BUSINESS

World shares are mostly up on the stock market today ahead of an update on US inflation

As investors awaited new information on US inflation after the most recent employment data sent conflicting messages about the condition of the economy, shares were mostly higher in Europe and Asia on Monday.

In Paris, London, Frankfurt, Hong Kong, and Shanghai, benchmarks increased. Sydney and Tokyo said no. Oil prices and US futures both decreased.

On Wednesday, the US government is expected to release data on consumer prices for June. Predictions predict for an annual rise of slightly over 3%, down from 4% in May.

 

Early on Monday, the DAX in Germany increased by 0.3% to 15,645.48, while the CAC 40 in Paris increased by 0.4% to 7,138.87. The FTSE 100 in Britain increased 0.2% to 7,268.25.

 

The S&P 500 future was down by 0.2%, while the Dow Jones Industrial Average future was just under 0.1% lower. The S&P 500 dropped 0.3% on Friday, while the Dow dropped 0.6%. The Russell 2000 index of smaller firms increased 1.2% while the Nasdaq composite dipped 0.1%.

 

As GDP in the US and Europe continues to slow down under a bombardment of interest rate rises intended to quell excessive inflation, China announced on Monday that producer prices dropped 5.4% in June from a year earlier, down from a decline of 4.6% in May.
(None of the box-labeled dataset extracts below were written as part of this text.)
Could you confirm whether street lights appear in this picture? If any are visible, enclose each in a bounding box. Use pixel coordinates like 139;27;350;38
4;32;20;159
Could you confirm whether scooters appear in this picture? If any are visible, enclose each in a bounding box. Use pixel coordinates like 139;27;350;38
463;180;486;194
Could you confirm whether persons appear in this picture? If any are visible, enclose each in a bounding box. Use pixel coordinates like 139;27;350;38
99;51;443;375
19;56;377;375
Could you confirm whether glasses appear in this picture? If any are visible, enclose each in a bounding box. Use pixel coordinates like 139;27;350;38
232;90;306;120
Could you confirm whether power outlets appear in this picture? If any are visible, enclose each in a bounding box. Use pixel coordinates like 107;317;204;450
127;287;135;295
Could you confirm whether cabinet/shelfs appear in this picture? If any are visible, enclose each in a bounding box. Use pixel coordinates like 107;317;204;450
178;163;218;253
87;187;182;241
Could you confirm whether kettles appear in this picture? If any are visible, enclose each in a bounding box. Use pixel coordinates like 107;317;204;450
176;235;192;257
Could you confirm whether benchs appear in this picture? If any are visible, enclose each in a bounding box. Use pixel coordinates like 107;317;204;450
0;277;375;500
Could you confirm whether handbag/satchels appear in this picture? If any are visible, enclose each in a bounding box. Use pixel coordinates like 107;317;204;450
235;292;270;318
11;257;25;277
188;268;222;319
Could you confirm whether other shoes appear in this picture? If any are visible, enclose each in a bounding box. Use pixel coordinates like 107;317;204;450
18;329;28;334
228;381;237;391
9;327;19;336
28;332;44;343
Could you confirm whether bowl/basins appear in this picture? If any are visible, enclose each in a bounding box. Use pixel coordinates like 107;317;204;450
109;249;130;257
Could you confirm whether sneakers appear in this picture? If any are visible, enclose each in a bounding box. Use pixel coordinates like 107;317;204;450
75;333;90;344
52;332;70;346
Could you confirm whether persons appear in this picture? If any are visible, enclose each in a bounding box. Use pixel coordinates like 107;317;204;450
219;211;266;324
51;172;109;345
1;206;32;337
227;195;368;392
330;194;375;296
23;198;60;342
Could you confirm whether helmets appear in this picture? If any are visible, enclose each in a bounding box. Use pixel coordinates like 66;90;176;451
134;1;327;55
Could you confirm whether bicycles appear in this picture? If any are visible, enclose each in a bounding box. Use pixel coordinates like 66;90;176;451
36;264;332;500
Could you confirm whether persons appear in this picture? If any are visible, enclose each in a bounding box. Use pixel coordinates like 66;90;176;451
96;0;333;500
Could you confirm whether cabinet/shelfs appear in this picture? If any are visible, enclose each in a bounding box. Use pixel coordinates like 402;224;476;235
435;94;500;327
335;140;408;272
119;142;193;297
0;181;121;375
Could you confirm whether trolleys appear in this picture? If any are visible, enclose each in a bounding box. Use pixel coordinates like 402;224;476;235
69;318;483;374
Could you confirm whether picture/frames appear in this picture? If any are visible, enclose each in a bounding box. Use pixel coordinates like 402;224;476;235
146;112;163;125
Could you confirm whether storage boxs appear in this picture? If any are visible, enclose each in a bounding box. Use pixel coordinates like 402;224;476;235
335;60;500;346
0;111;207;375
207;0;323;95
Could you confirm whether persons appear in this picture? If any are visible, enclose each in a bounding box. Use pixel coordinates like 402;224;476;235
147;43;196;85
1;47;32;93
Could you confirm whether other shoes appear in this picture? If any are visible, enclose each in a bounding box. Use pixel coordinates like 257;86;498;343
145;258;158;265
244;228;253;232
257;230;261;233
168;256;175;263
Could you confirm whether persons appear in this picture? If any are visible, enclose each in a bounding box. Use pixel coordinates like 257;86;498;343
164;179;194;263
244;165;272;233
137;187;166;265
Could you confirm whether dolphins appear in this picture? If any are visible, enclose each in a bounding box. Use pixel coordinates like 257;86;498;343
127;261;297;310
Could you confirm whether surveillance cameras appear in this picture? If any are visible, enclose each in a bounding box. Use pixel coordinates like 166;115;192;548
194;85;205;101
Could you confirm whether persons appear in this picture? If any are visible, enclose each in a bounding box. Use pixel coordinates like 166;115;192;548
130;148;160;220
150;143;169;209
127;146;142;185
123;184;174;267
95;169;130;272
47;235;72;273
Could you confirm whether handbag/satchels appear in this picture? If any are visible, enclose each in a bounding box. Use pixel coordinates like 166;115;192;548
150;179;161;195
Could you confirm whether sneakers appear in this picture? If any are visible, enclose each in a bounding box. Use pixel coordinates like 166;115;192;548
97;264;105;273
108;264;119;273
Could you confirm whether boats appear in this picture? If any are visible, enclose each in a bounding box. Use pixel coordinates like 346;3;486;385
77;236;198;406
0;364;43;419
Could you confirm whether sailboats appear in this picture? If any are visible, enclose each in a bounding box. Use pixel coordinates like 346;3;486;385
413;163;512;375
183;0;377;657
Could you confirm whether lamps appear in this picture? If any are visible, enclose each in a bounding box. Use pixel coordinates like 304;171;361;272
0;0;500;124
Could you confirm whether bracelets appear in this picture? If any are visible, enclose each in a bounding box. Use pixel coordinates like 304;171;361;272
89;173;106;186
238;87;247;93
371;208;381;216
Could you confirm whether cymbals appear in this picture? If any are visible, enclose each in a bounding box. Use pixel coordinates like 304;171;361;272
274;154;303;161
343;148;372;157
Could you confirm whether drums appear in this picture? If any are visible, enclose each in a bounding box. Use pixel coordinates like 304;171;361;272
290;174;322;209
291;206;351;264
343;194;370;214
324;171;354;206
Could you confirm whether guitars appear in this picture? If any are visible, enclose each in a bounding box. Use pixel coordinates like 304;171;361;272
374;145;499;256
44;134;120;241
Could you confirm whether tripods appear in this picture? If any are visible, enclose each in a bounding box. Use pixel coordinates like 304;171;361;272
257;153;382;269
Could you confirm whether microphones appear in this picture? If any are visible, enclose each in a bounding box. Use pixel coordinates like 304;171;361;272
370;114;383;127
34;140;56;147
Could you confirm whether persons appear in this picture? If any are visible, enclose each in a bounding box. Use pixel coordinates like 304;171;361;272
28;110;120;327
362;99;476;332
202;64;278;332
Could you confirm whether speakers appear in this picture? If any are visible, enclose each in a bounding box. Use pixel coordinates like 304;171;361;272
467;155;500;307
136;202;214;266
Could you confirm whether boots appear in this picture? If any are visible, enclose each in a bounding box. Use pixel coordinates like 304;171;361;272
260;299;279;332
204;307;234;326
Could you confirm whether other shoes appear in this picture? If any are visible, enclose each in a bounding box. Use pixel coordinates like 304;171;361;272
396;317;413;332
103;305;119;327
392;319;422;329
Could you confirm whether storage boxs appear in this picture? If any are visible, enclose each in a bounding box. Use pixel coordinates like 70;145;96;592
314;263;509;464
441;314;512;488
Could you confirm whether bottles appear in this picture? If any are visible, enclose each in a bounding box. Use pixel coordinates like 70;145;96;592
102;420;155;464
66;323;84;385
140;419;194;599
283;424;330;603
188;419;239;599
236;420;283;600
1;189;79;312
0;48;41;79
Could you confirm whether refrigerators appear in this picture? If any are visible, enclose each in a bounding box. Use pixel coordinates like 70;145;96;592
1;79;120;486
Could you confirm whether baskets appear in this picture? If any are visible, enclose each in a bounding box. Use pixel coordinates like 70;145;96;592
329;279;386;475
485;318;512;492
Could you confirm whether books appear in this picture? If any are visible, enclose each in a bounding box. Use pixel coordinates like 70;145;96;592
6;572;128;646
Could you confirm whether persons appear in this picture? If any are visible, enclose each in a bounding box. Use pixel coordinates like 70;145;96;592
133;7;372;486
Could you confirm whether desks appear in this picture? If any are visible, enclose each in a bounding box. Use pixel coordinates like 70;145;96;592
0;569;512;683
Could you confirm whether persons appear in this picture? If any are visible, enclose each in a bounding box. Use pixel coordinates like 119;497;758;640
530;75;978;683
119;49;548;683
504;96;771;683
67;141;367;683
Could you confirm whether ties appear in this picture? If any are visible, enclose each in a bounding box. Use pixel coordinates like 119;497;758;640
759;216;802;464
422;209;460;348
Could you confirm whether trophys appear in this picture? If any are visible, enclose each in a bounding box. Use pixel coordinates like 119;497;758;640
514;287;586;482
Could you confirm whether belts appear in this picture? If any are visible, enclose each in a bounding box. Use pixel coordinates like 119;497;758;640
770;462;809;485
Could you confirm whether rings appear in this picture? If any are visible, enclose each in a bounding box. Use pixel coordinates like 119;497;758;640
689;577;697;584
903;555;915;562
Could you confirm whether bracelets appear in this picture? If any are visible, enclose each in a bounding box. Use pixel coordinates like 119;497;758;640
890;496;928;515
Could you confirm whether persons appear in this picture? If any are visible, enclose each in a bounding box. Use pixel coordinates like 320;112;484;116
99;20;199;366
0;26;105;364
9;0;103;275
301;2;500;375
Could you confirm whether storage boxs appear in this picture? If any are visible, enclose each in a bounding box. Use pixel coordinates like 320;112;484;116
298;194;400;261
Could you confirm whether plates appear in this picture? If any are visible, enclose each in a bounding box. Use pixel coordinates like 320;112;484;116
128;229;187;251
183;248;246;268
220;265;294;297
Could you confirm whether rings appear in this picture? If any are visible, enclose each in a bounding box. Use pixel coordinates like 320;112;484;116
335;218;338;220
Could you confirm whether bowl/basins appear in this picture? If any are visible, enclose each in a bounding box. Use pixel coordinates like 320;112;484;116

The fact that consumer price inflation remained flat suggests that demand may be diminishing as the second-largest economy in the world’s activities declines.

 

China’s economy had an early boom in growth as the nation recovered from the COVID-19 pandemic-related setbacks, but this growth has now declined more quickly than anticipated.

 

“The releases of the latest indicators from China did little to quell concerns about the lethargic state of economic activity,” Tim Waterer of KCM Trade said in a report.He said, “With deflationary troubles brewing for the world’s second largest economy, one wonders how long it will be before the central bank steps in to provide something more meaningful on the stimulus side.”

 

Chinese investors often expect such market support in the face of weak data. Shanghai Composite index rose 0.2 percent to 3,203.70, while Hong Kong’s Hang Seng index increased by 0.6% to 18,479.72.

 

The Nikkei 225 in Tokyo fell by 0.6% to 32,189.73, while the Kospi in Seoul fell by 0.2% to 2,520.70. The S&P/ASX 200 index for Australia fell 0.5% to 7,004.00.

 

The SET in Bangkok increased by 0.3% while the Sensex in India grew by 0.1%.

 

As anticipated, US Treasury Secretary Janet Yellen’s journey to Beijing to heal fences came to a close on Sunday without any significant agreements or improvements in the countries’ tense relations.

 

Despite disagreements on a variety of topics, such as access to cutting-edge technology, Chinese territorial aspirations, and claims of human rights violations, Yellen indicated that ties were on a “surer footing” and that the two sides will continue to communicate.

 

After reports indicated the US employment market is still hot enough to keep the economy going but maybe not so hot that it stokes inflation much higher, Wall Street slid to a mixed finish on Friday. Last month, US companies created 209,000 jobs, down from 306,000 in May.

 

For instance, wage growth remained stable last month rather than dropping as predicted by experts. Workers would prefer the actual increase in average hourly wages of 4.4% above the forecasted increase of 4.2%, but Wall Street is concerned that the Fed would see the excessive pay rise as maintaining pressure on inflation.

 

“The expansion of jobs is slowing. Not at all unexpected given the many layoffs taking place all around the nation, according to Clifford Bennett of ACY Securities. In other words, despite the fact that employment growth is slowing, it is still far from sufficient to satisfy the Fed.

 

Whether the economy can negotiate the constrained route to avoid a protracted recession will have a significant impact. Even though the Federal Reserve increased interest rates significantly to reduce inflation, it must continue to expand.

 

In other trade on Monday, New York Mercantile Exchange electronic trading saw US benchmark crude oil drop 61 cents to USD 73.25 per barrel. On Friday, it increased by USD 2.06 to USD 73.86 per barrel.

 

Brent oil, which serves as the benchmark price for global trade, lost 60 cents to reach USD 77.87 a barrel.

 

From 142.17 Japanese yen, the US dollar increased to 142.50 yen. From USD 1.0967 to USD 1.0965, the euro decreased.